TASK TO COMPLETE
Switch "lens" to "camera" in the records, starting with the line that contains "How great a" and going on through the line that contains "How far are", and give back only those lines with nothing else changed. Leave the pictures out of your answer.

— start of TASK INPUT —

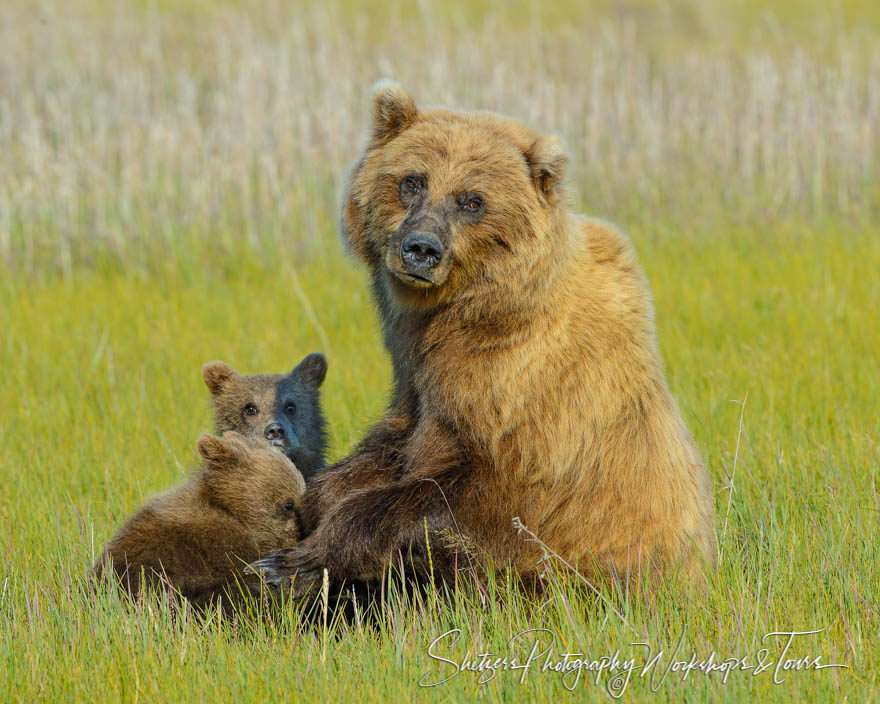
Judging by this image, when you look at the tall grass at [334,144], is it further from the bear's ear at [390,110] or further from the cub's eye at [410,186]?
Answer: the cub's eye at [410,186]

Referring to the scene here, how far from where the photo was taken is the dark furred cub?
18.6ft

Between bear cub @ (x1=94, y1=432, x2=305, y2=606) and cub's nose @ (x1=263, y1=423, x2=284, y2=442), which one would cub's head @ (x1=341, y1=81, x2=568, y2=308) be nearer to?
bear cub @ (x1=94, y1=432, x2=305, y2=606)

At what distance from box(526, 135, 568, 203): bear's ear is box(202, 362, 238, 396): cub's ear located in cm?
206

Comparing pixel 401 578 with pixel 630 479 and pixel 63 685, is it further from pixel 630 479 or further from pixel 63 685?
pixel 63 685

— end of TASK INPUT —
— start of TASK INPUT —

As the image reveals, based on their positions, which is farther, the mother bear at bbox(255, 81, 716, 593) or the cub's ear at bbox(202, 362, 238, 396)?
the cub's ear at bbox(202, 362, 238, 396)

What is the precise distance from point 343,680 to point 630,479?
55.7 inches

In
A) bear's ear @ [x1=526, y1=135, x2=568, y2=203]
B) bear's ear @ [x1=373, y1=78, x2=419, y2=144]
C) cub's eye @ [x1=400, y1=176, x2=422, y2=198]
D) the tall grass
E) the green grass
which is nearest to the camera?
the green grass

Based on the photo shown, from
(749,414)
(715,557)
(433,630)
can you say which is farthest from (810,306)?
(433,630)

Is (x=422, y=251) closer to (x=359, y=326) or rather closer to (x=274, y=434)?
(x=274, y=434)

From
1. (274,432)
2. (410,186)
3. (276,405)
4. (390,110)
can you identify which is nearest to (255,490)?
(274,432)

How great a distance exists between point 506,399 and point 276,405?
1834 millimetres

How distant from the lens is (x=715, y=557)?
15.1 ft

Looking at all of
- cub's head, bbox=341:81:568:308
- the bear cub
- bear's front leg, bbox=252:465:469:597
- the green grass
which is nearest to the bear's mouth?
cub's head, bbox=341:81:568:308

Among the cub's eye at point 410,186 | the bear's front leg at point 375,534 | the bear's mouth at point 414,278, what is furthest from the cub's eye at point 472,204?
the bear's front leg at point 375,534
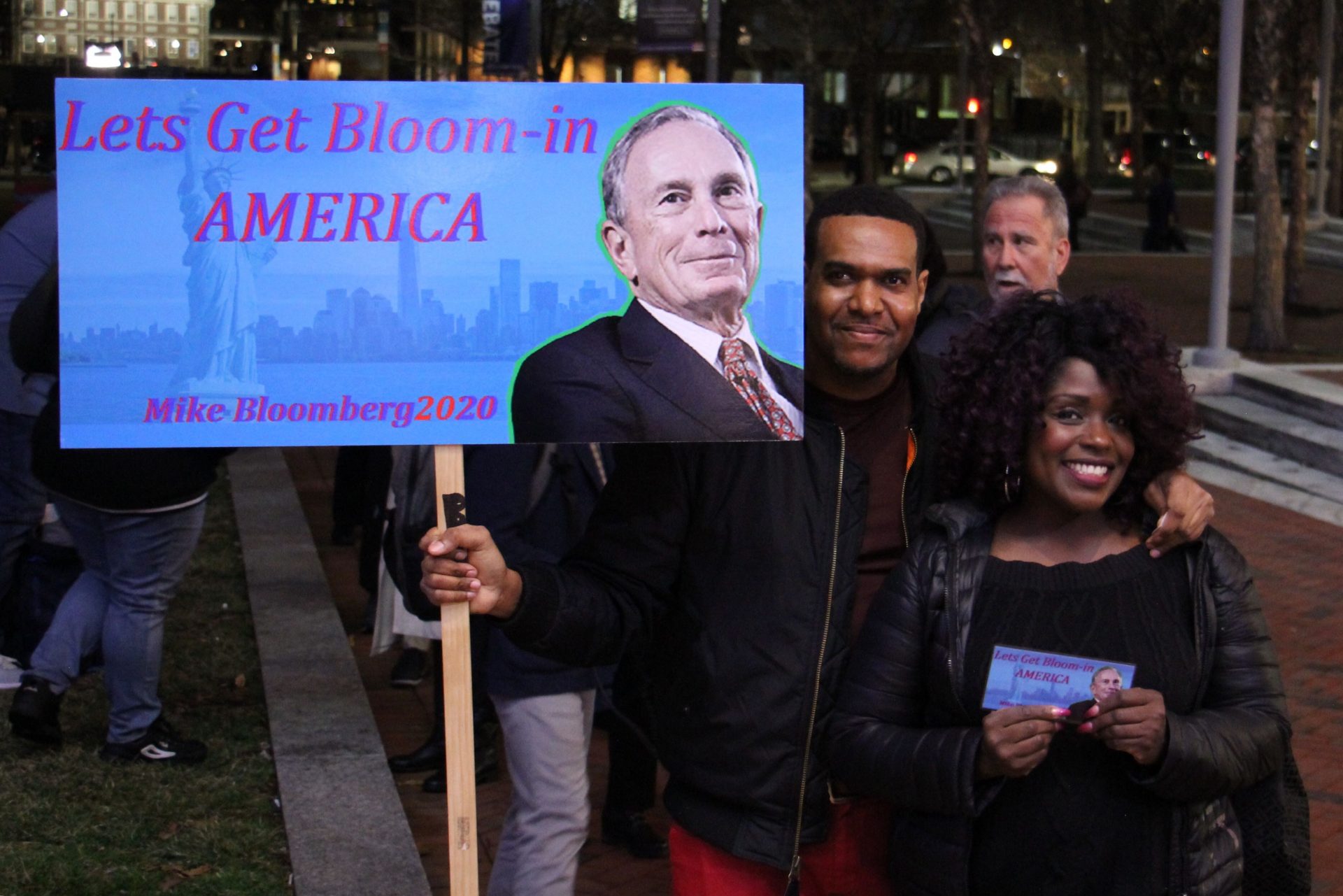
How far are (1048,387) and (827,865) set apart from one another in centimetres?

— end of TASK INPUT —
— start of TASK INPUT —

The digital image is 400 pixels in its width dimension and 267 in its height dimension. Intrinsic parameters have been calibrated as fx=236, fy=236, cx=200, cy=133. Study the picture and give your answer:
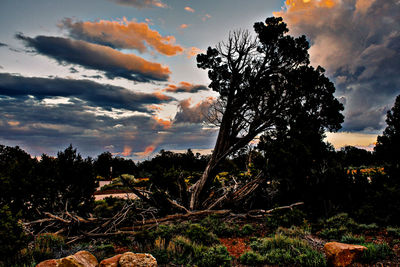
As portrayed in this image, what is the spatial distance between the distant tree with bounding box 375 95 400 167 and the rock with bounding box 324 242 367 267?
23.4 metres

— end of TASK INPUT —

SOLUTION
How great a distance exists between point 506,399 and point 276,405?
1834 millimetres

How distant from the camera is (x=715, y=557)?
15.1 ft

Looking at all of
- cub's head, bbox=341:81:568:308
- the bear cub
- bear's front leg, bbox=252:465:469:597
- the green grass
which is nearest to the bear's mouth?
cub's head, bbox=341:81:568:308

Among the cub's eye at point 410,186 | the bear's front leg at point 375,534 | the bear's mouth at point 414,278, what is furthest from the cub's eye at point 472,204?
the bear's front leg at point 375,534
How far are (1048,387) and (827,865) set apart from one another in centimetres?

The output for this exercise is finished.